Any help would be appreciated. Thanks!
Trying to get the same result in Python that I see in Scala.
Array(82, 2, -96, 15, 8, 104, 16, 0, 0, 52, 1, 0, -42, -42, 0, 0, 48, 1, 0, 26, 1, 0, 19, 0, 0, 0, 0, 1, 0, 0, 0, 1, 0, 1, 0, 2, 0, 0, 0, 0, 0, -6, -79, 62, 0, 59, 70, 0, 0)
CodePudding user response:
you get the same output ... its just bytes
import base64
coded_str = 'UgKgDwhoEAAANAEA1tYAADABABoBABMAAAAAAQAAAAEAAQACAAAAAAD6sT4AO0YAAA=='
decoded_str = base64.b64decode(coded_str)
# you can get unsigned bytes by just using ord
bytes_ord = [ord(x) for x in decoded_str]
# but in java those look like signed bytes which take a tiny bit more effort...
import struct
bytes_match = struct.unpack(f"{len(decoded_str)}b",decoded_str)
print(bytes_match)
CodePudding user response:
No, it is the same.
This:
b'R\x02\xa0\x0f\x08h\x10\x00\x004\x01\x00\xd6\xd6\x00\x000\x01\x00\x1a\x01\x00\x13\x00\x00\x00\x00\x01\x00\x00\x00\x01\x00\x01\x00\x02\x00\x00\x00\x00\x00\xfa\xb1>\x00;F\x00\x00'
and this:
res1: Array[Byte] = Array(82, 2, -96, 15, 8, 104, 16, 0, 0, 52, 1, 0, -42, -42, 0, 0, 48, 1, 0, 26, 1, 0, 19, 0, 0, 0, 0, 1, 0, 0, 0, 1, 0, 1, 0, 2, 0, 0, 0, 0, 0, -6, -79, 62, 0, 59, 70, 0, 0)

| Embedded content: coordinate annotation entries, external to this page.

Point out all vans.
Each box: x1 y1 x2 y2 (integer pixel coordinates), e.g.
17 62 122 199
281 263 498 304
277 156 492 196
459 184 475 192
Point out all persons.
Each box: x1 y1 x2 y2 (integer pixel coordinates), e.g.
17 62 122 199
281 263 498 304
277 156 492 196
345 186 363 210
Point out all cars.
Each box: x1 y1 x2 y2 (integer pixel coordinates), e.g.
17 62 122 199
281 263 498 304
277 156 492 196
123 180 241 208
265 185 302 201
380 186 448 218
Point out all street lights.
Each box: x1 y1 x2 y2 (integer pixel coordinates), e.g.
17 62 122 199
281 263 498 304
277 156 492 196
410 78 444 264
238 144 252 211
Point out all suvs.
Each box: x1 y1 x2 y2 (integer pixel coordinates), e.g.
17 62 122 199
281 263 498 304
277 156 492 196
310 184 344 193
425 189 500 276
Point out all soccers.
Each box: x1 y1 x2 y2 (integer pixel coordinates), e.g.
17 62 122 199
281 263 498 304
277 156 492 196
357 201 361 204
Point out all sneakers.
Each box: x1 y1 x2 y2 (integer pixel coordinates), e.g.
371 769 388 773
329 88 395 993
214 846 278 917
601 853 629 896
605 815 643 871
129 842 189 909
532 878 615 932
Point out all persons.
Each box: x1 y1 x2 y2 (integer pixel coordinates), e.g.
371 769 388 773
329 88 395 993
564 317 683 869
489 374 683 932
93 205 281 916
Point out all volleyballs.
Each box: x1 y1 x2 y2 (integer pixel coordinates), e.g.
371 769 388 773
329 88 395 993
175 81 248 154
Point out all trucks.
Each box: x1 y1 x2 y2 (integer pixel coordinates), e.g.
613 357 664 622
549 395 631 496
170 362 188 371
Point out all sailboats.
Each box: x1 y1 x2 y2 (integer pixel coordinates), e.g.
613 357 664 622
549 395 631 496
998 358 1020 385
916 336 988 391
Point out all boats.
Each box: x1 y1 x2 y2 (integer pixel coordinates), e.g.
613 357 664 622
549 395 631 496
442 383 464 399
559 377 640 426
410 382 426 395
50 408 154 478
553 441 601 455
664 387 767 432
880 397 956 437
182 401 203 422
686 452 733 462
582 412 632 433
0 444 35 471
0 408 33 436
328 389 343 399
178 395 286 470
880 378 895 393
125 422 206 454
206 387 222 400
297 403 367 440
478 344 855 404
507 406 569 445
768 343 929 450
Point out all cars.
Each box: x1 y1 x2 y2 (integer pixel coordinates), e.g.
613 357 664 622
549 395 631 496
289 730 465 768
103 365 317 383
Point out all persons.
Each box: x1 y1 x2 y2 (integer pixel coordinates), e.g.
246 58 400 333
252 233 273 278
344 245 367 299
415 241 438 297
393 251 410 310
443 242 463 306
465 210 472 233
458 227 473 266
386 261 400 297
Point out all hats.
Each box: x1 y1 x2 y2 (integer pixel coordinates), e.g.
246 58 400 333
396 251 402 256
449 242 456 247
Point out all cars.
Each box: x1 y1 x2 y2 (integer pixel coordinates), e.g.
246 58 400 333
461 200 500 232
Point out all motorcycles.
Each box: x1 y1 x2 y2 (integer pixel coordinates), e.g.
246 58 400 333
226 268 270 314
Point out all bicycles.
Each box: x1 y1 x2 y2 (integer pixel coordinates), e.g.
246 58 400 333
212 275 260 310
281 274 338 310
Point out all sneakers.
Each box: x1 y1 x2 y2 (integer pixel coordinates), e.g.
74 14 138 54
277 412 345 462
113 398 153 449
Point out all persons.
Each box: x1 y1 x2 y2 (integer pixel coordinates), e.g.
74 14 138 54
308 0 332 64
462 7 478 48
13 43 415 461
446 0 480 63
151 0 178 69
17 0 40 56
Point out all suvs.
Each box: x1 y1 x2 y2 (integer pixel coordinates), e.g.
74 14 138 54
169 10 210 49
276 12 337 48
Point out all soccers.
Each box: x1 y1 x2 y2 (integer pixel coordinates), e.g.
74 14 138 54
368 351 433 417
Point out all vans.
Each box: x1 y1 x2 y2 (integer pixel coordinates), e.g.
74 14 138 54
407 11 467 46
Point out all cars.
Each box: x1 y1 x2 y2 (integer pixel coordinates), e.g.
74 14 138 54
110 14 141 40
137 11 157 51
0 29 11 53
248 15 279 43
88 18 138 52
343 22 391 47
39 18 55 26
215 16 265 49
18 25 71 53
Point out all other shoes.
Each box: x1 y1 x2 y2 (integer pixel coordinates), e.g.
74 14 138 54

Are in fact the exact same sequence.
82 is the ascii code for capital R. Hence, 82
in the scala side and the R
(first char in your python binary string) are both indicating: "A byte, whose value is 82".
Second byte is \x02
pythonside, and 2 scalaside. Same thing - character with unicode 2 is not printable so python makes that \x02
. It's the same byte.
And so on. -96 is the same as \xa0 = \xa0 is stating it in terms of unsigned hexadecimal, and -96 is stating the exact same bit sequence but printing it as two's complement signed binary. Undoing 2's complement (negate the bits, and add 1): 96 = 0110 0000. flip all bits then add 1: 1001 1111, add 1: 1010 0000. Which is 128 32 = 160, put that in hex terms: 160 goes into 16 exactly 'a' (10) times, so, \xa0.
That 70 at the end there is an 'F' in the python string because 70 is unicode for capital F, etc.
In general, don't attempt to print raw bytes like this, as it's just confusing.